→ **Trecho do texto**
○ ○ ○ ○

Compara-se a oportunidade a uma deusa com uma vasta cabeleira à frente do rosto, para não ser identificada, mas careca na parte de trás da cabeça, para evitar que quem a deixe passar a agarre pelos cabelos. E ela acabou de cruzar o caminho dos presidentes da Câmara dos Deputados, Michel Temer (PMDB-SP), e do Senado, José Sarney (PMDB-AP), sem que sequer eles tenham sentido seu discreto perfume. Dela nem têm sido capazes de vislumbrar o rastro. Já tendo sido presidente da República e presidindo o Senado pela terceira vez, Sarney jogou fora a chance de se redimir do passado que o condena e do presente que de nada o exime – e por mero hábito. Se tivesse posto fim à farra das passagens aéreas de seus pares (a troca de cotas por fretes de jatinhos particulares do tucano cearense Tasso Jereissati, por exemplo), passaria uma esponja em seu legado de esperteza e oportunismo.
Como Sarney, Temer perdeu a oportunosa ensancha, embora tenha tentado pegar uma carona na garupa do cavalo que passou encilhado à porta de casa: anunciou que adotaria medidas moralizadoras na distribuição de passagens de avião aos colegas deputados por ato administrativo da Mesa, que preside. Mas, sem apoio dos parceiros e pressionado pelo baixo clero, transferiu a decisão para a votação em plenário. Depois, adotou uma postura errática, com um ouvido no alarido do baixo clero, que queria manter o privilégio, e outro no clamor da cidadania indignada. Fez o que havia anunciado, mas com desnecessário e desmoralizante vaivém. Dir-se-á que falta a Sarney e Temer a autoridade necessária para impor qualquer medida restritiva aos colegas. Afinal, ambos são useiros e vezeiros passageiros, quando não condutores, de todos os trens da alegria que já partiram e voltaram para o centro da Praça dos Três Poderes. A História mostra, contudo, que a percepção da natureza das circunstâncias pode fazer do “bom ladrão” o companheiro abençoado, como ocorreu na Paixão de Cristo. À falta de instrumentos institucionais para corrigir desvios de grande monta, a cidadania passa a depender do belo gesto do todo-poderoso que se arrepender.
É óbvio que cotas de passagens internacionais não servem para facilitar a locomoção dos deputados pobres (como asseverou o ex-presidente da Câmara João Paulo Cunha, do PT de Osasco) entre Brasília e suas bases – nem para permitir que os bons maridos convivam com suas fiéis esposas -, mas como complemento salarial. São notórios os truques para permitir um desembolso maior de estipêndio sem ultrapassar o teto estipulado de R$ 16.500, sendo um deles este empregado em nome do direito de ir e vir dos nobres legisladores. O que impediu que Sarney e Temer ouvissem o clamor da turba não foi o cálculo frio da esperteza, mas o comodismo cimentado pelo mau hábito sedimentado pela impunidade.

○ ○ ○ ○

Entradas de anotação de regiões

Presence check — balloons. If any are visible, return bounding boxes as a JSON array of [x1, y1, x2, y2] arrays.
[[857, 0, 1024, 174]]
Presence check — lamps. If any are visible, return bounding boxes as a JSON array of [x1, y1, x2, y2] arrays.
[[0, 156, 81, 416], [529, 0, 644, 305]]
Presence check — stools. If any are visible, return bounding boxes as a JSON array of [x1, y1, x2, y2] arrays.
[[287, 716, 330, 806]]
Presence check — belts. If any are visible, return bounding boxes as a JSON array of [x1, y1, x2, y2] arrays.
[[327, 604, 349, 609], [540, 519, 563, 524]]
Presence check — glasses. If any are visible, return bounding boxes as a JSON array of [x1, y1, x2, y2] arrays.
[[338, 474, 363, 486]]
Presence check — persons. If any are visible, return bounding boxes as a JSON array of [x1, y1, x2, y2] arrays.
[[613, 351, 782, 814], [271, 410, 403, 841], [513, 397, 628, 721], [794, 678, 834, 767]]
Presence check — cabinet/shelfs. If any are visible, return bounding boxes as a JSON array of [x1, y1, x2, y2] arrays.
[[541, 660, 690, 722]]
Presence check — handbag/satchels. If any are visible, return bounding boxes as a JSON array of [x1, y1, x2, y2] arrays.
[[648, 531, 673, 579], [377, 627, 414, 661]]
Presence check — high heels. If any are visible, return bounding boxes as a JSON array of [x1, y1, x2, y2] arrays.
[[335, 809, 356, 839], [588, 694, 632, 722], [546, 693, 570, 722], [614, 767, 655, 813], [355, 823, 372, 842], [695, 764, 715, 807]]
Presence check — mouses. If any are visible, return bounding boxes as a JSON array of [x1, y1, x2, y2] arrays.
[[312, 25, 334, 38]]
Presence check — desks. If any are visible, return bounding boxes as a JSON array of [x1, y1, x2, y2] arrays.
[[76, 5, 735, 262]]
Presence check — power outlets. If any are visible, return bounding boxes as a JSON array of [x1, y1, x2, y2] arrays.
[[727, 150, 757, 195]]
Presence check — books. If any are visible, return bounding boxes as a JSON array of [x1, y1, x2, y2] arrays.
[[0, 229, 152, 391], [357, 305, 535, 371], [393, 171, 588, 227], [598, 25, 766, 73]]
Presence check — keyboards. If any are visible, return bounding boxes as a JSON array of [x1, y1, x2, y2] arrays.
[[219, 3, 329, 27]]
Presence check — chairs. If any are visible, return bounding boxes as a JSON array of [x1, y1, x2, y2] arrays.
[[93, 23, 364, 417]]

○ ○ ○ ○

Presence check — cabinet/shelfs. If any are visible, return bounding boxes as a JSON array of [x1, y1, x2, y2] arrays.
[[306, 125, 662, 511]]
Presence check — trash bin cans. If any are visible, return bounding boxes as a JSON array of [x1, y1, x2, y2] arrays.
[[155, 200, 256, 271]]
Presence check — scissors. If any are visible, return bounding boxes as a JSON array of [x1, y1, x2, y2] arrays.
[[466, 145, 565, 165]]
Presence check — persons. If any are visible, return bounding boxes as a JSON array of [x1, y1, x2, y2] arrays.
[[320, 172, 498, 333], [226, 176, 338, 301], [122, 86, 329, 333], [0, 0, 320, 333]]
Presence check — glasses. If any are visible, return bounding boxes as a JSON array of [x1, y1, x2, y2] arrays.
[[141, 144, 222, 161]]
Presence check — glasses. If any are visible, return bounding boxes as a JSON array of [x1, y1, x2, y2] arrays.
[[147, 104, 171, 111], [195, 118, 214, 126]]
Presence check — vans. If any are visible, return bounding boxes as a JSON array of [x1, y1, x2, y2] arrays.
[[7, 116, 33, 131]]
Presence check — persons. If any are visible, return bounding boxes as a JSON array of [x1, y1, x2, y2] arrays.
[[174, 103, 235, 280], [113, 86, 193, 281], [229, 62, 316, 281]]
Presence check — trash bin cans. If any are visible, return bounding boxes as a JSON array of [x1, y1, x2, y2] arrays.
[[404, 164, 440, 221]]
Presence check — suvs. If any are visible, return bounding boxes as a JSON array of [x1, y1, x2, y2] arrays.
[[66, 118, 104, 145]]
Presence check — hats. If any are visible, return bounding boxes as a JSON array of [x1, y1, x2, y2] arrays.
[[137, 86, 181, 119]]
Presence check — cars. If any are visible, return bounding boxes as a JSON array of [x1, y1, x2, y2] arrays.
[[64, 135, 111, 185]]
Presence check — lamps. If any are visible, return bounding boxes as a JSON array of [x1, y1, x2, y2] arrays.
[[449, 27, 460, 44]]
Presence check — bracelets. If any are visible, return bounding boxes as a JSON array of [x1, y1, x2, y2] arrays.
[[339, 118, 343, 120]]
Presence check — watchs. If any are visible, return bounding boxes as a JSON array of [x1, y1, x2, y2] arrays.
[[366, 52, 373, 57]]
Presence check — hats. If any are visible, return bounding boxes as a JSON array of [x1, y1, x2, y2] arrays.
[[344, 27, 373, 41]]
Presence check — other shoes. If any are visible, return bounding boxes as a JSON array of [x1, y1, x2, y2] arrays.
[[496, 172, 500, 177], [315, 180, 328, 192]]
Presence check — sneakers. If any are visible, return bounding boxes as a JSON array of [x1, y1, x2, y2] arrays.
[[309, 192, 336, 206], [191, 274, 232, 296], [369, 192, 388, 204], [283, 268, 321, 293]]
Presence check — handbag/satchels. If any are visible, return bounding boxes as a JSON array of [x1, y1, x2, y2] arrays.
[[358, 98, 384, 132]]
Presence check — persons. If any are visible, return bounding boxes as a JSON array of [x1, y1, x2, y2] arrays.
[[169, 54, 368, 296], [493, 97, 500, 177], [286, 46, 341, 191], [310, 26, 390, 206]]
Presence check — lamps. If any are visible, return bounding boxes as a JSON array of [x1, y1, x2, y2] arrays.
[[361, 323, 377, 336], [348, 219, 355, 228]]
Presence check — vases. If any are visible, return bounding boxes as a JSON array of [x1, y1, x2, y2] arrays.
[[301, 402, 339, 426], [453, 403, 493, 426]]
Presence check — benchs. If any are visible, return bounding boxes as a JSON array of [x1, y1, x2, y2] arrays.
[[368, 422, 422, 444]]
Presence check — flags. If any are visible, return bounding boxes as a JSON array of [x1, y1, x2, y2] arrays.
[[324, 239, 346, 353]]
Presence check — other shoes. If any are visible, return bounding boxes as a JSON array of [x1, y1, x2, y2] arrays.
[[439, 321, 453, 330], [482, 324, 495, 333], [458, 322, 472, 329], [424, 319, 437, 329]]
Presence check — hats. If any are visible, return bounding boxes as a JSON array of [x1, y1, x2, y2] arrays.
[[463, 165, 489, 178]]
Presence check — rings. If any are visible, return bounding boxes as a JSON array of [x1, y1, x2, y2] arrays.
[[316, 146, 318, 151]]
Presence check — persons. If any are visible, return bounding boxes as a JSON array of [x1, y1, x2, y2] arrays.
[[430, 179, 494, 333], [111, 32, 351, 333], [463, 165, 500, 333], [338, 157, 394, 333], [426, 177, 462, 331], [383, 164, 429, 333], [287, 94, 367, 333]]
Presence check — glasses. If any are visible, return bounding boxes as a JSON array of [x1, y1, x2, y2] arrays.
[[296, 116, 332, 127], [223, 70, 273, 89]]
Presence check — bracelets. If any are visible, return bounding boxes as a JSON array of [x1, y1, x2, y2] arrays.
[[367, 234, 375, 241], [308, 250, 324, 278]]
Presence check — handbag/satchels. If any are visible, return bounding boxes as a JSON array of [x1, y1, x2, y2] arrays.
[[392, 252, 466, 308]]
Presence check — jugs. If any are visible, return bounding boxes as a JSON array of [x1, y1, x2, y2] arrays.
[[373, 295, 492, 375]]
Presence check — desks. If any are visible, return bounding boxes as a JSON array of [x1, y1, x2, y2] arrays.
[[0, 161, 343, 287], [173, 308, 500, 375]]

○ ○ ○ ○

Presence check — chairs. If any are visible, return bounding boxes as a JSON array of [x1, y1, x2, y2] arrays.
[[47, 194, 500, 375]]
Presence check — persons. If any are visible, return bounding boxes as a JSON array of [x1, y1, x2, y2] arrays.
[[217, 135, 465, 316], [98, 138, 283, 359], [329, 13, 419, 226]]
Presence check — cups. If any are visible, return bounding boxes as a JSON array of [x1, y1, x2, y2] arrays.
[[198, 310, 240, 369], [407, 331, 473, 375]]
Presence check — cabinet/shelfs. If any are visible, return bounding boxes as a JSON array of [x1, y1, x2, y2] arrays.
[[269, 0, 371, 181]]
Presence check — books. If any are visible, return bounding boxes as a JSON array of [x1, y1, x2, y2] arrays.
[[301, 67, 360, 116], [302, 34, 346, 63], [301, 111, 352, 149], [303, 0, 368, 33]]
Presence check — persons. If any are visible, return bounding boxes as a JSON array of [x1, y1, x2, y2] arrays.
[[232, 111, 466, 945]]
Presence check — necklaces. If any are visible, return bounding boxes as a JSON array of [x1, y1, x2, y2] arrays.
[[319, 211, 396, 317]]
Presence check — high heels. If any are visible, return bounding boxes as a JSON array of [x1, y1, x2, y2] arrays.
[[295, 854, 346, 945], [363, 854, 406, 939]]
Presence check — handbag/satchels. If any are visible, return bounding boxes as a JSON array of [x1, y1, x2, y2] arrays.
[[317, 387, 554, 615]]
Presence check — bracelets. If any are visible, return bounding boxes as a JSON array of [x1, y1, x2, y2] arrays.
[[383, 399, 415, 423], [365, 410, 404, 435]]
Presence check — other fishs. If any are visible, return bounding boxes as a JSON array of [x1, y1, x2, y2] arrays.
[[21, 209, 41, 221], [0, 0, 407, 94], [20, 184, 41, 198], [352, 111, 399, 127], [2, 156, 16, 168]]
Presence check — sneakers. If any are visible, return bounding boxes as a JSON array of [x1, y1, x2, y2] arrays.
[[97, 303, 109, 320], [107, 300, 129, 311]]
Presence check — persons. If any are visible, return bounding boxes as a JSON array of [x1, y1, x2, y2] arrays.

○ ○ ○ ○

→ **Lista de tarefas**
[1] Qual é o valor do teto de estipêndio citado no texto sobre as passagens aéreas?
[2] Liste todos os políticos mencionados pelo nome no texto sobre as passagens aéreas.
[3] Continue o texto sobre as passagens aéreas a partir da última frase apresentada.

→ **Respostas**
[1] R$ 16.500.

[2] Michel Temer, José Sarney, Tasso Jereissati e João Paulo Cunha.

[3]
Esta é a típica confirmação da lei política cunhada por uma raposa pessedista mineira, Tancredo Neves, segundo quem a esperteza é um bicho que quando cresce demais termina por engolir seu dono. Em favor de Sarney e Temer só se pode dizer que outros presidentes de Poderes nesta quadra também não se têm comportado à altura de seus encargos. O do Supremo Tribunal Federal (STF), Gilmar Mendes, por exemplo, poderia ter feito ouvidos de mercador aos estrebuchos retóricos de seu colega Joaquim Barbosa em torno de ninharias para, com isso, evitar a exposição das vísceras do Judiciário, que, como o Legislativo, também não tem lá muito de que se orgulhar. De tanto exigirem respeito um do outro, os dois contendores deixaram de lado o respeito por eles devido aos honrosos postos que deveriam honrar. Discutindo com o presidente da mais alta Corte judicial do País como se estivesse batendo boca com um parceiro de copo, o ministro Joaquim Barbosa, em certo momento, fez uma acusação grave: “Vossa Excelência, quando se dirige a mim, não está falando com seus capangas do Mato Grosso.” E tudo ficou como dantes no quartel de Abrantes: nem o acusador provou a denúncia para assim deixar claro que sua palavra de julgador supremo não pode ser posta em dúvida; nem o acusado – pelo menos até agora – exigiu a prova a que tem direito para manter a reputação acima de suspeitas, como convém a quem preside o Poder que julga, condena e absolve.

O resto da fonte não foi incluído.